What This Means for Founders
If you are building anything in the physical economy that has a credible path to lower-cost-than-incumbent on a 5-year horizon, Gigascale is now an obvious pre-seed and Series A address. The team is unusually willing to engage on technical and commercialization detail early, and the firm's network into hyperscaler procurement, utility offtake, and government program funding is differentiated. The implicit ask is that you can articulate your cost curve and your customer wedge, not just your TAM.
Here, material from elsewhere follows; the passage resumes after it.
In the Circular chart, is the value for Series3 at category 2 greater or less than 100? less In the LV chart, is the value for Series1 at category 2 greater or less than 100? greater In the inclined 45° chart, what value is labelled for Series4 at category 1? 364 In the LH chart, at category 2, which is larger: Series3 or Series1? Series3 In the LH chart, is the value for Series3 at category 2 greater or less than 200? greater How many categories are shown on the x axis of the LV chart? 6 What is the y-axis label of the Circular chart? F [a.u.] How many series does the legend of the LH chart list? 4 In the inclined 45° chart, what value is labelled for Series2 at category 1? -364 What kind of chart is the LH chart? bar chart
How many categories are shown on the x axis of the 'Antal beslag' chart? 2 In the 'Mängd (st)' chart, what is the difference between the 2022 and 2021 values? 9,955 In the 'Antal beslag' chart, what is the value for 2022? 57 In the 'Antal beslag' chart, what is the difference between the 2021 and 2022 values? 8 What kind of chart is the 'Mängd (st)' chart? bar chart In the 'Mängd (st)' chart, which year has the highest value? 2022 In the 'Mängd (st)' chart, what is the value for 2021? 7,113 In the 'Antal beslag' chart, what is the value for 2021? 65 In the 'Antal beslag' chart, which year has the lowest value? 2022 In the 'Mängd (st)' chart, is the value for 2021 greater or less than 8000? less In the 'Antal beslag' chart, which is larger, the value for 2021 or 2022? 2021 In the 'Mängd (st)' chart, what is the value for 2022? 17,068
Where Gigascale is unlikely to be a fit is anything that needs a values-aligned LP narrative more than a unit-economics narrative. The firm has explicitly retired the planetary-boundaries vocabulary and is investing on performance terms. That should attract founders who view climate as a side effect of better engineering rather than a primary product attribute, and it will repel founders whose moat depends on regulatory tailwinds or carbon credit pricing.
Fund Momentum Take
This is the most credible "climate tech is dead, long live the physical economy" raise of the cycle. Schroepfer is not the loudest voice in the category, but his three-year track record of writing personal checks into Commonwealth, Form, Heron, and Arbor before they became consensus is the kind of access record that warrants a $250M institutional follow-on. The framing is right too. The actual reason hyperscalers are signing 20-year fusion offtakes is not values alignment, it is that they need power and the grid will not deliver it on time.
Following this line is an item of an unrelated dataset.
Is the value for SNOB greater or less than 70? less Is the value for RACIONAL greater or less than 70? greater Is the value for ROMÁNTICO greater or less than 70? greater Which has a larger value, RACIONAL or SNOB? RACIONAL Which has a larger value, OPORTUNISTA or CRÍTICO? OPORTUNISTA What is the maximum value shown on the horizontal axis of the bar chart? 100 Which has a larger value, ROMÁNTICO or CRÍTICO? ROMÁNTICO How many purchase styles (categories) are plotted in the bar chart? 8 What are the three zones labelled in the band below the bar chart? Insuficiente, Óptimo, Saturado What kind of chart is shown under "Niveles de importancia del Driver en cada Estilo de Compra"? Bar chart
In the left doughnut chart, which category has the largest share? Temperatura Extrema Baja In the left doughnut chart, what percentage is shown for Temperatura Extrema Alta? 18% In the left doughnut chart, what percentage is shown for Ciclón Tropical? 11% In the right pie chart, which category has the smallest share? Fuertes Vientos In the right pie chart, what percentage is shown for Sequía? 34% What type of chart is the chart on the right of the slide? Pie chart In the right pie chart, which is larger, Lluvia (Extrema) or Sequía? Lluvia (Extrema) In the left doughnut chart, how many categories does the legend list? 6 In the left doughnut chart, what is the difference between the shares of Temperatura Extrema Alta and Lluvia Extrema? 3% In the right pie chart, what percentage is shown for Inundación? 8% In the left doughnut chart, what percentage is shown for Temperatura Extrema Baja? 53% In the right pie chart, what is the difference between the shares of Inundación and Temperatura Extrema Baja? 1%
Our concern is fund construction. $250M deployed pre-seed to Series A across the capital-intensive categories Gigascale targets implies either small initial checks (which limits ownership) or concentrated bets (which limits portfolio construction discipline). With deal-clearing prices in fusion and grid infrastructure now running $50M to $200M at the Series A and B, a $250M Fund I cannot meaningfully follow into the rounds that matter most for ownership retention. Either a growth vehicle follows quickly, or Schroepfer accepts that Gigascale will be a seed-led firm watching others lead the lifecycle-defining rounds.
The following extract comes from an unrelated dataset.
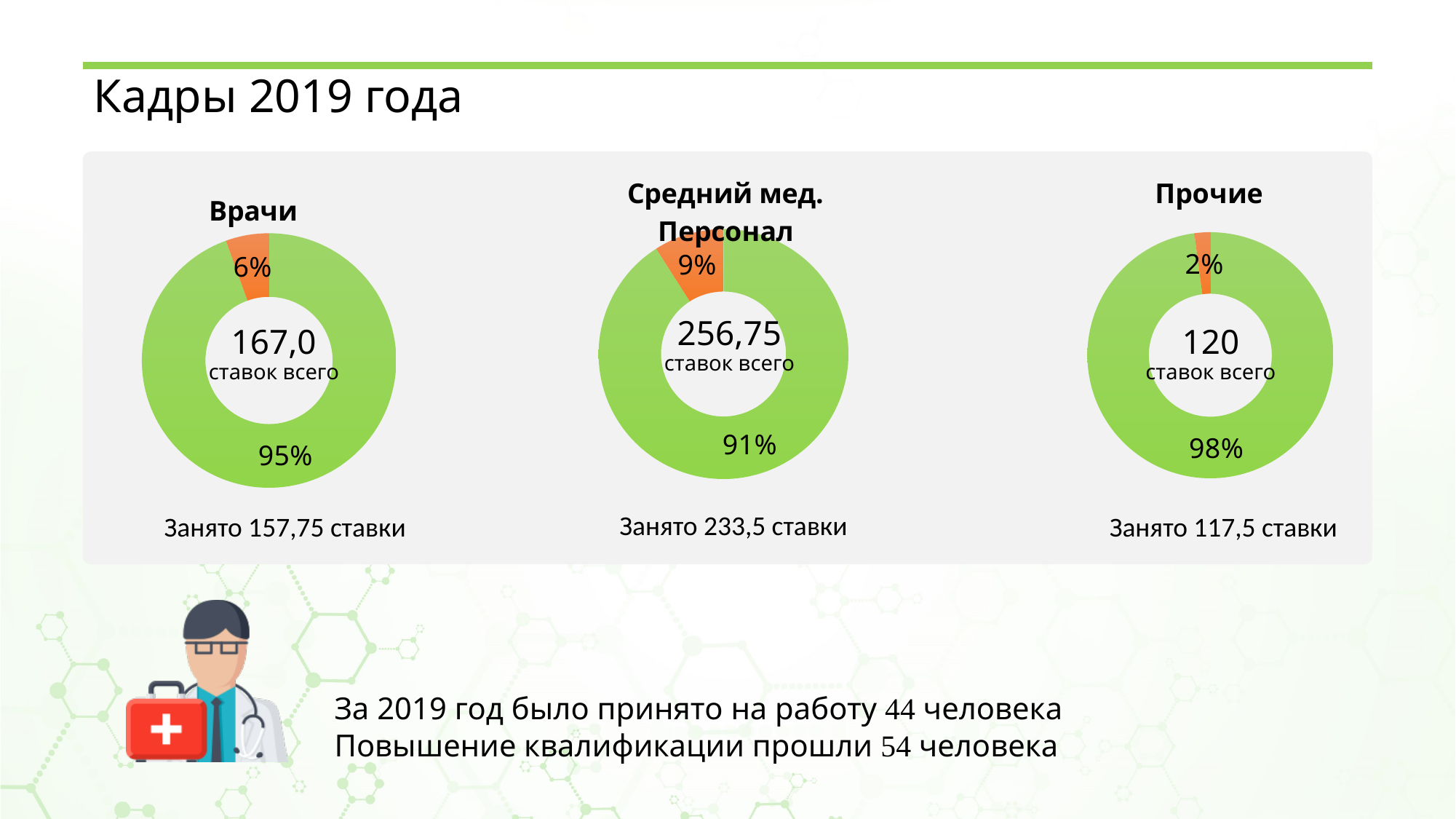
What is the total number of positions (ставок всего) shown in the centre of the "Прочие" chart? 120 In the "Врачи" chart, what percentage is shown for the orange segment? 6% In the "Врачи" chart, what percentage is shown for the green segment? 95% In the "Средний мед. Персонал" chart, what percentage is shown for the orange segment? 9% Which of the three charts shows the smallest orange (unfilled) share? Прочие In the "Прочие" chart, what is the difference between the total positions (120) and the occupied positions (117,5)? 2,5 In the "Прочие" chart, what percentage is shown for the green segment? 98% What is the total number of positions (ставок всего) shown in the centre of the "Средний мед. Персонал" chart? 256,75 How many donut charts are shown on the slide? 3 How many positions are occupied (Занято) according to the "Врачи" chart? 157,75 ставки Which of the three charts shows the largest orange (unfilled) share? Средний мед. Персонал What type of chart is used for the "Врачи" chart? Donut (pie) chart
Our bet: Fund II target gets announced inside 24 months at $400M to $600M, with explicit late-stage capacity, and the LP base of Fund I is what determines whether that raise is a victory lap or a slog. The firm to watch is not Lowercarbon or Breakthrough Energy. It is whether Gigascale can convince the Microsoft, Amazon, and Google CVCs to anchor a growth vehicle on the basis of the Fund I portfolio's offtake relationships.
Frequently Asked Questions
How big is Gigascale Capital's new fund?
$250 million. It is the firm's first institutional fund and was announced on June 1, 2026.
Who founded Gigascale Capital?
Mike Schroepfer, former Meta CTO from 2013 to 2022, founded the firm in 2023. He initially invested off his own balance sheet before raising this institutional vehicle.
What does Gigascale invest in?
Pre-seed to Series A in clean energy and grid infrastructure, advanced manufacturing, critical minerals, physical AI, built environment, food and land, and resilience.
What companies has Gigascale already backed?
More than 25 companies including Commonwealth Fusion Systems, Form Energy, Heron Power, Mill, Panthalassa, Arbor Energy, Radiant, and Solcoa.
How is Gigascale different from Lowercarbon, Breakthrough Energy, or Transition Ventures?
Gigascale leads with a performance and cost-curve thesis rather than a climate-impact or planetary-boundaries framework. The firm argues climate impact is the downstream result of better-performing technology, and that framing is a deliberate response to LPs who have cooled on the conventional climate-tech category.